__TASK STATEMENT__. Please repeat the entries word for word, from the line that contains "How far is pixel" through the last line of the entries, including both of those lines.

__Entries from a data source__.
====================
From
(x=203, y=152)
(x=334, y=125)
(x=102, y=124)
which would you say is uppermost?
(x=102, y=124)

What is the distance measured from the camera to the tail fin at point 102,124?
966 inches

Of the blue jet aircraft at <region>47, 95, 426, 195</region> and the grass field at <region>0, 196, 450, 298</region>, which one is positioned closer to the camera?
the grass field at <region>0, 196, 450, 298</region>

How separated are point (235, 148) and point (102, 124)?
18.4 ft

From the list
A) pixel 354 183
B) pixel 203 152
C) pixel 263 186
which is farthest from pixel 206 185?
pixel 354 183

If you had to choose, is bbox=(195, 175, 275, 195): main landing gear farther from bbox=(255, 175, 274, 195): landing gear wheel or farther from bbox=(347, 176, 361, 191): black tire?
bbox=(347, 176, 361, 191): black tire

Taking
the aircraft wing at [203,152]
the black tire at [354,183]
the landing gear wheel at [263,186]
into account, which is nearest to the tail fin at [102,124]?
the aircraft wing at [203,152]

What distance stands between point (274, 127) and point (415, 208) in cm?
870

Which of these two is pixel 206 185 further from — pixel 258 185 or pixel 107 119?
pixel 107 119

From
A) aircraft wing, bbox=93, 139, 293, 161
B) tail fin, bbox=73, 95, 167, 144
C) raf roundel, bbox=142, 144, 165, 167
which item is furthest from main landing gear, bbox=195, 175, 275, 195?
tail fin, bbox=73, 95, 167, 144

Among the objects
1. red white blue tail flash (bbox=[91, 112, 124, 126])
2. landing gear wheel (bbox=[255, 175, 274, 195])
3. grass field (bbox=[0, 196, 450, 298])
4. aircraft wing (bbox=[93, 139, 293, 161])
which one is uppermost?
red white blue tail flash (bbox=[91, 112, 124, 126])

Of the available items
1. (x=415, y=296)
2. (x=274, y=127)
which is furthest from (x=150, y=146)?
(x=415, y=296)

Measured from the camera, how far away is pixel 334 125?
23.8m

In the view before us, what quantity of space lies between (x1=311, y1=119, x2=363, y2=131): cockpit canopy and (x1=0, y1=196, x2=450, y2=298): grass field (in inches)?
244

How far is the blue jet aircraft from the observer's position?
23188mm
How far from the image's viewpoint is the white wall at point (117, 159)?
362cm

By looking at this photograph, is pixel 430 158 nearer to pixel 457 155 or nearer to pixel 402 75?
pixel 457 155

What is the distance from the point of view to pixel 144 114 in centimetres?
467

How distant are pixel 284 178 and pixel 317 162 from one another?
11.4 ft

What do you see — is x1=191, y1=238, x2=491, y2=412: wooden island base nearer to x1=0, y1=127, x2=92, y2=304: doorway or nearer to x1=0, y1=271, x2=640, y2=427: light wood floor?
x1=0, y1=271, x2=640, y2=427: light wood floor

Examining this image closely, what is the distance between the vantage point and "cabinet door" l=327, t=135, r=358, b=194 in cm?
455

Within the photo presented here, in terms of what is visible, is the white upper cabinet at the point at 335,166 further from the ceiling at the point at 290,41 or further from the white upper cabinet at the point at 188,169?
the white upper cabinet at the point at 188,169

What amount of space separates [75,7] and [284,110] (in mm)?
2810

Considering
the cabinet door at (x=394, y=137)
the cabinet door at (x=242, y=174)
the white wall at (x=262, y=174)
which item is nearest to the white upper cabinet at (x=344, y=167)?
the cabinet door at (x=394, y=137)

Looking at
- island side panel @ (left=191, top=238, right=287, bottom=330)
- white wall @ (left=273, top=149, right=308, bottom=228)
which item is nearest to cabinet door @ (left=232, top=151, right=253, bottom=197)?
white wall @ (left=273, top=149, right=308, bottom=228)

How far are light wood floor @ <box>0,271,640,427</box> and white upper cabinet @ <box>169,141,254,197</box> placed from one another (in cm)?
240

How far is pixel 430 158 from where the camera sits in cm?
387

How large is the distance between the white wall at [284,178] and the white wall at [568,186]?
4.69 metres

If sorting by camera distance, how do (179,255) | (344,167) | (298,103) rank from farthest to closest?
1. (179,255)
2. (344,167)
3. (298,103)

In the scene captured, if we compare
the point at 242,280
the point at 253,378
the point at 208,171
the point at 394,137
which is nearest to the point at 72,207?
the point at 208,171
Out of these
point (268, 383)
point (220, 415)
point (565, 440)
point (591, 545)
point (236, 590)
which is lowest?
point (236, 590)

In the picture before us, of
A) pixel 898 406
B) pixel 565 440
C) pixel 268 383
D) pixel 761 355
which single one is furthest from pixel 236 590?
====================
__RESULT OF THIS TASK__.
How far is pixel 430 158 from where the camera sits in cm?
387

How large is the distance between the white wall at [284,178] and the white wall at [568,186]?
4.69 metres

If sorting by camera distance, how do (179,255) | (344,167) | (298,103) rank from farthest to closest?
1. (179,255)
2. (344,167)
3. (298,103)

In the scene captured, if we compare
the point at 242,280
the point at 253,378
the point at 208,171
the point at 394,137
which is nearest to the point at 72,207?
the point at 208,171
Out of these
point (268, 383)
point (220, 415)
point (565, 440)
point (591, 545)
point (236, 590)
which is lowest?
point (236, 590)

In the picture before us, of
A) pixel 898 406
B) pixel 565 440
C) pixel 268 383
D) pixel 761 355
which single one is furthest from pixel 236 590?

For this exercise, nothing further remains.